At the main festival location in the Halle De Galle the first row of seats were cane backed easy chairs occupied by ex-pat Caucasians, family members of foreign authors and pale skinned Sri Lankans with fake British accents who have lived their entire adult lives in Colombo. The natives, on the other hand, obviously knew their place and sat upright, uncomfortably and uncomplainingly in straight backed chairs. The question and answer sessions were also sadly dominated by non-Sri Lankans.
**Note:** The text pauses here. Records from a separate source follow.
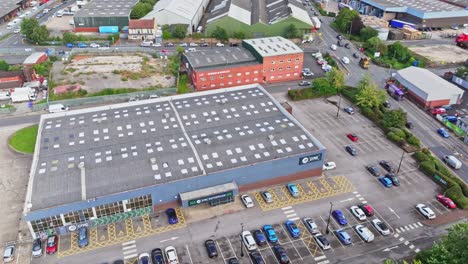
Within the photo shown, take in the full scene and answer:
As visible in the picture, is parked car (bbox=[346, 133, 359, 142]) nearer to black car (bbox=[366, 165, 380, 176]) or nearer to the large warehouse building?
black car (bbox=[366, 165, 380, 176])

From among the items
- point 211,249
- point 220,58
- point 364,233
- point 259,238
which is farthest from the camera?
point 220,58

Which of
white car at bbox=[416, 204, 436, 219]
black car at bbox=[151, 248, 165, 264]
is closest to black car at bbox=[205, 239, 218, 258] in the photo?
black car at bbox=[151, 248, 165, 264]

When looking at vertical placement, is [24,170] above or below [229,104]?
below

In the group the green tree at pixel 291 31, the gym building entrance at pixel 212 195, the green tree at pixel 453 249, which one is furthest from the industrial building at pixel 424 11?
the gym building entrance at pixel 212 195

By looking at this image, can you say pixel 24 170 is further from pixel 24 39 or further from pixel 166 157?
pixel 24 39

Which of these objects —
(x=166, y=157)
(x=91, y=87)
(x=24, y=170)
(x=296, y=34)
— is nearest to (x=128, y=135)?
(x=166, y=157)

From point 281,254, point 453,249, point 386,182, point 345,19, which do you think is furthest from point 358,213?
point 345,19

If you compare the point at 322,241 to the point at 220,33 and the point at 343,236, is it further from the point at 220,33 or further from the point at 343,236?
the point at 220,33
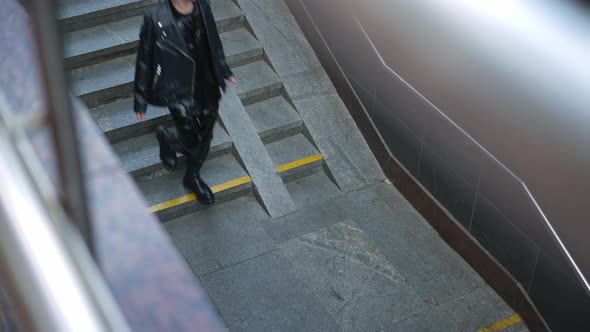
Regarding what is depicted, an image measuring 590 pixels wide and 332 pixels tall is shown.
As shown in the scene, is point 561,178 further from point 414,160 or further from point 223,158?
point 223,158

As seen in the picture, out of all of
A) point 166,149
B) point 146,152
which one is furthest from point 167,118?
point 166,149

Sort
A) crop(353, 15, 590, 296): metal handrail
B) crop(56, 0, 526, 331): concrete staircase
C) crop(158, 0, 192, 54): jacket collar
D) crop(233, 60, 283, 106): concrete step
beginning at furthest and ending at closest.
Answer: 1. crop(233, 60, 283, 106): concrete step
2. crop(56, 0, 526, 331): concrete staircase
3. crop(158, 0, 192, 54): jacket collar
4. crop(353, 15, 590, 296): metal handrail

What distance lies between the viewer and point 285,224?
18.7 feet

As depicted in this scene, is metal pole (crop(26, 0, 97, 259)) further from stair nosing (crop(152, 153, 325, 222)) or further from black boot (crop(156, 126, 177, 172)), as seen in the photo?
stair nosing (crop(152, 153, 325, 222))

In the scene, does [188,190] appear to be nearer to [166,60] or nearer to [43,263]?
[166,60]

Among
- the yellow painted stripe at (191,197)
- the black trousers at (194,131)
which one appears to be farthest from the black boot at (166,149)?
the yellow painted stripe at (191,197)

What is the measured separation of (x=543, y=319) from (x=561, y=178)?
0.98 metres

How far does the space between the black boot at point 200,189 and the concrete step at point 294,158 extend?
0.64 metres

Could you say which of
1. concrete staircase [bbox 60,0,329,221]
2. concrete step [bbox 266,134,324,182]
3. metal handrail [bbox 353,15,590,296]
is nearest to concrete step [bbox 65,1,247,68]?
concrete staircase [bbox 60,0,329,221]

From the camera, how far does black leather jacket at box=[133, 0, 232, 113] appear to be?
480cm

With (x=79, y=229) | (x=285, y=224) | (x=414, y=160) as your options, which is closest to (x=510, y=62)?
(x=414, y=160)

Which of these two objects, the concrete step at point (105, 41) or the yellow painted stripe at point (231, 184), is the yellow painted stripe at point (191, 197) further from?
the concrete step at point (105, 41)

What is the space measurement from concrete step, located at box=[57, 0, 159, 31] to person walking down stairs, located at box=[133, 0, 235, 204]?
57.2 inches

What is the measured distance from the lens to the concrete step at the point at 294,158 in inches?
238
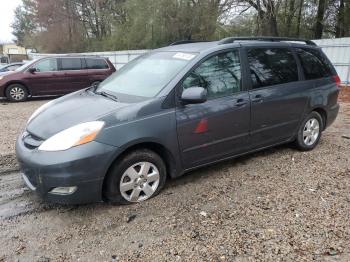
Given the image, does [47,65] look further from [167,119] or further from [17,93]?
[167,119]

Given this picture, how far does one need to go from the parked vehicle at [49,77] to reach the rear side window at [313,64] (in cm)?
786

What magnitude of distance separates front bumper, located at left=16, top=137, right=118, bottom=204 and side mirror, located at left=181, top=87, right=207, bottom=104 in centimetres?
96

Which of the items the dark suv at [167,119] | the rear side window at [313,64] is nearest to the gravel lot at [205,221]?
the dark suv at [167,119]

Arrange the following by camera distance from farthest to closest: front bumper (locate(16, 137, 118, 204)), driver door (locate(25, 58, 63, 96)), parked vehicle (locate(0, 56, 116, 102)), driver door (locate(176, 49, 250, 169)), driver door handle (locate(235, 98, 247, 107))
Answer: driver door (locate(25, 58, 63, 96))
parked vehicle (locate(0, 56, 116, 102))
driver door handle (locate(235, 98, 247, 107))
driver door (locate(176, 49, 250, 169))
front bumper (locate(16, 137, 118, 204))

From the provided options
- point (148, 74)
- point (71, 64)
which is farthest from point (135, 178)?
point (71, 64)

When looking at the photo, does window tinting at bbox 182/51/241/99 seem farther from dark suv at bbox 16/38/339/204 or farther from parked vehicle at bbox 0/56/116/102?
parked vehicle at bbox 0/56/116/102

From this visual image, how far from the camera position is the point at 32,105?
1060cm

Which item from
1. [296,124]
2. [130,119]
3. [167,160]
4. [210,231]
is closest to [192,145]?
[167,160]

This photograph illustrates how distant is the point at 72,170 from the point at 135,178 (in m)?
0.71

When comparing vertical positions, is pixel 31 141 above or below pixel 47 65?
below

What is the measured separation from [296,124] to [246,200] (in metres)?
1.90

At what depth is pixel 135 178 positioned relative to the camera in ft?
11.8

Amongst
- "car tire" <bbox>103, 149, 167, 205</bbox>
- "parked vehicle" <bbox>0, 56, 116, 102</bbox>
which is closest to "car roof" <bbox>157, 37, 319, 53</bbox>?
"car tire" <bbox>103, 149, 167, 205</bbox>

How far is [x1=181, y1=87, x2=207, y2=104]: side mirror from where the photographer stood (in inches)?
143
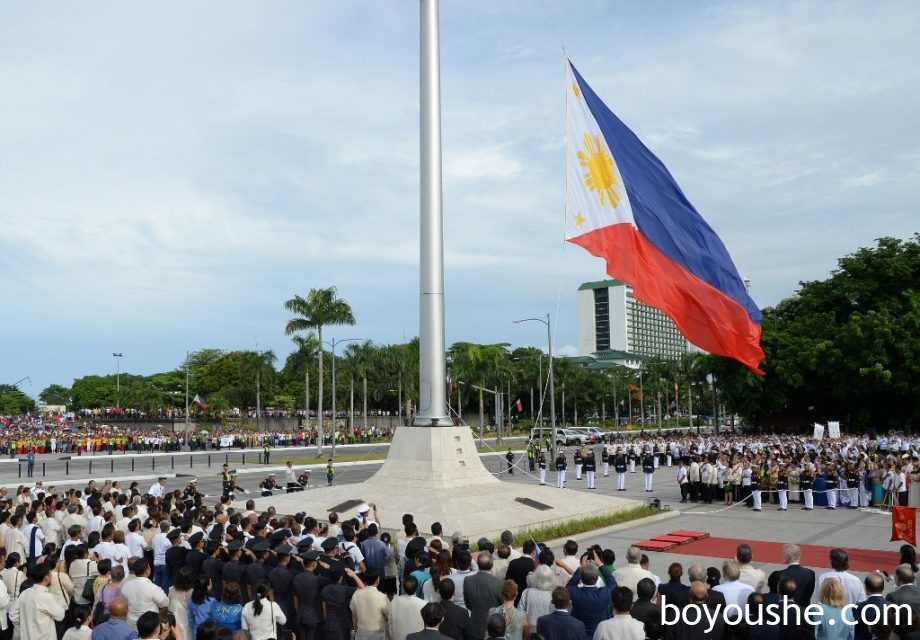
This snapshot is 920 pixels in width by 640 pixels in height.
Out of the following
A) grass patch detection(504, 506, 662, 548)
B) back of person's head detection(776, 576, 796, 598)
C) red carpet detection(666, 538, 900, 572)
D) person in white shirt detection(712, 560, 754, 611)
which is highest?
back of person's head detection(776, 576, 796, 598)

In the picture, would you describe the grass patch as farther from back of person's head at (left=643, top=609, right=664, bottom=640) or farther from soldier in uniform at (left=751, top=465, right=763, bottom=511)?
back of person's head at (left=643, top=609, right=664, bottom=640)

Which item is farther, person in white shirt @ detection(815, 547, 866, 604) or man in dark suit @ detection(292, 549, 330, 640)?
man in dark suit @ detection(292, 549, 330, 640)

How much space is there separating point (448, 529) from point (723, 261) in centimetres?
853

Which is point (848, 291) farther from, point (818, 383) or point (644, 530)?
point (644, 530)

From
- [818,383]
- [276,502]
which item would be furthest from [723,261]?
[818,383]

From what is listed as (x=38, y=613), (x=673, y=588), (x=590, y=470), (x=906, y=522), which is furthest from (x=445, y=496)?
→ (x=590, y=470)

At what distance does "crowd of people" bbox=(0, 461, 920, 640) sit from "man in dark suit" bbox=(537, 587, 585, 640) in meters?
0.01

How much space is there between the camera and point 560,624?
7.10 metres

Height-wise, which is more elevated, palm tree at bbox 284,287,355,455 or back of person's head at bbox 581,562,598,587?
palm tree at bbox 284,287,355,455

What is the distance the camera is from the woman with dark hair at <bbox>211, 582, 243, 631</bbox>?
26.4 ft

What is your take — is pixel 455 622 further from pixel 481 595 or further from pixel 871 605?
pixel 871 605

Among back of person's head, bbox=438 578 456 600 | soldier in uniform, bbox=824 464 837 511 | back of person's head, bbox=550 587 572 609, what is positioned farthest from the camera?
soldier in uniform, bbox=824 464 837 511

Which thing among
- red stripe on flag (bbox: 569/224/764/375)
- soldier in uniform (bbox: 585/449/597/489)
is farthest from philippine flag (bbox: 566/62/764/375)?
soldier in uniform (bbox: 585/449/597/489)

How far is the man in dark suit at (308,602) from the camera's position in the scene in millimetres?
9039
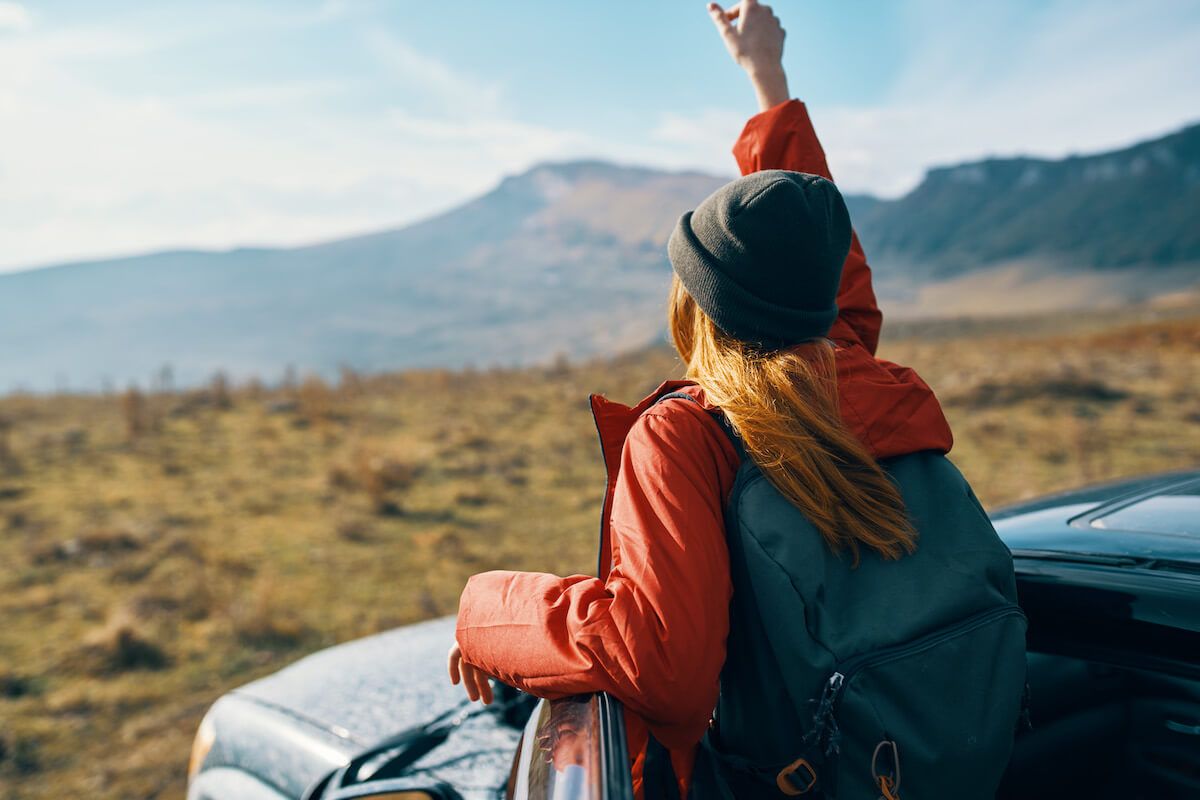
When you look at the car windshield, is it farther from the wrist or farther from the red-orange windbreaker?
the wrist

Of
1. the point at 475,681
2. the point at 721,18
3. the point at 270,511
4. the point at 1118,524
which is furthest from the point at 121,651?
the point at 1118,524

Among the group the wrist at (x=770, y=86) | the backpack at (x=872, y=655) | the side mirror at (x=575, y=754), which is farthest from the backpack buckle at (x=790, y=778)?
the wrist at (x=770, y=86)

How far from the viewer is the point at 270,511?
8.52 metres

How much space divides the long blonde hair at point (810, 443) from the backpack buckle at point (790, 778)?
291 millimetres

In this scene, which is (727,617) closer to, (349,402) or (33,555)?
(33,555)

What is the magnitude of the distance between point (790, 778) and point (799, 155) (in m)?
1.32

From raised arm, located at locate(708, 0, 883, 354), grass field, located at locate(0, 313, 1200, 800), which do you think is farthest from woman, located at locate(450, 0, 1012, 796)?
raised arm, located at locate(708, 0, 883, 354)

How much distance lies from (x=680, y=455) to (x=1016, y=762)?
1152mm

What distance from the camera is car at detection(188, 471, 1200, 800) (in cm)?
141

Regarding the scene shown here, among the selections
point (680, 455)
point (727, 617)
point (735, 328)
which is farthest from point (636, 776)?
point (735, 328)

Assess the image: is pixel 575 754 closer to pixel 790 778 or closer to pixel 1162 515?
pixel 790 778

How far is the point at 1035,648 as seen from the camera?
162cm

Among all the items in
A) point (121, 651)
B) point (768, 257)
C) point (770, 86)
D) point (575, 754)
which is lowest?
point (121, 651)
The much ballyhooed private dinners with authors were almost exclusively attended by Caucasian ex-pats while the Festival Party at the Lighthouse Hotel also had a disproportionate number of non-Sri Lankans quaffing two thousand rupee cocktails seemingly not having to worry about rising before noon the next day and dancing to music of the 1970s.
In order to ensure an interesting, financially viable, yet affordable and egalitarian festival British born festival founder Geoffrey Dobbs and his Sri Lankan born staff should rethink the entire premise of the festival and take urgent steps to overcome the colonial mentality that pervades it. Festival organisers must adopt an interesting and cohesive theme instead of the current approach of a hodgepodge of hastily collected ideas; more effort ought to be made to recruit authors and poets from Sri Lanka and elsewhere who write and compose in English on South Asian related themes; finally, but most importantly, the fact that the festival is held in Sri Lanka, and it ought to be focused towards the needs of Sri Lankan born attendees must animate all planning, pricing and execution.